::: Текст для чтения :::
Кстати о шариках. Известно, что чиновных людей в этой стране отличают шариками на шапках... Цвета этих шариков выражают степени. Я не имею еще полного об этом устава, и скажу только, что едущие с нами чиновники носят: Манжуры битхеши (что значит письмоводитель) — белый коралловый шарик; а бошхо (курьер) — золотой; Монголы тусулахчи (род чиновника для особых поручений) — красный коралловый, а тайдзи (дворянин) — синий, лазуревый шарик. Китайский император носит, говорят, на шапке огромную жемчужину. Тусулакчи и тайдзи не настоящие чиновники, не мандарины: они живут по домам в степи, и только в особенных случаях являются на службу. Жалованья не получают. Нам они выставляли юрты, или войлочные [125] домики, и собирали лошадей на каждой станций, потому что станции были на пустоплесьях.

До станции Номту путь лежит по долине, орошаемой речкою Шари, или Желтою, получившею это название от цвета воды. В речке очень много рыбы; впрочем, все здешние воды изобилуют рыбою, потому что Монголы ее не ловят, питая к ней религиозное уважение, как к живым существам, в которые могут переселяться человеческие души. Мы однако позволили себе изловить несколько рыб, которые имели отличный вкус, что должно, я думаю, приписать тому, что рыба здешняя не истощается усталостью, не будучи гоняема рыболовами. Мы очень жалели, что не взяли с собою сетей. Рыбы в здешних речках так мною, что даже удавалось убивать ее из винтовок пулями.

Нам встретились впервые батарчи, странствующие нищие; они ходили на поклонение великому ламе, и возвратились из Тибета; несли на своих спинах большие и тяжелые ноши; идучи, тело свое держат они в особенном положении и упираются на два костыля, которыми вооружены руки. Этот способ хождения с ношами заслуживает подражания. Далее мы заезжали в разбитую палатку китайских торгашей; они возвращались с огромным запасом сухих грибов, называемых мога. Грибы эти двух родов; одни растут на березе, имеют цвет черный и похожи на хрящ; другие в степях растут курганами. [126] Китайцы приготовляют из них разные соленья, на которые они большие мастера. Русские, на Кяхте, променивают много этих грибов и занимающиеся этою торговлею называются мога-торговцами. Еще заезжали мы в кумирню и между идолами встретили там чучело медведя, которое не знаю что такое выражает собою в символической мудрости буддистов. Как все формы кумиров, эта должна также изображать какое нибудь качество божества. Мудрость лам состоит в знании этих бесчисленных и часто очень сложных символов и в уменьи объяснить их: только они неохотно объясняют таинства своей веры иноверцам, да и единоверцам тоже, потому, я думаю, что и сами плохо их понимают. Этот медведь озадачил нас очень. Как лесов здесь нет и медведь неизвестное животное, то, вероятно, ему приписывают чудные качества или необыкновенные способности.

Растительность в этой части степи богатая; на переезде встречалось много полей, засеянных просом. Монголы молотили его на полях посредством быков, как делается это у нас посредством лошадей.
::: Записанные данные :::
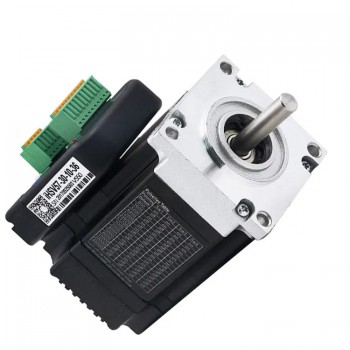 Silnik serwo ac Nema 23 z sterownik, JMC iHSV57-30-10-36 100w 3000 obr./min 0,29Nm 36V 3,5A 3-fazowe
:::
> [Задание]:
Почему, согласно тексту для чтения, монголы не ловят рыбу?

> [Ответ]:
Они питают к рыбе религиозное уважение как к живым существам, в которых могут переселяться человеческие души.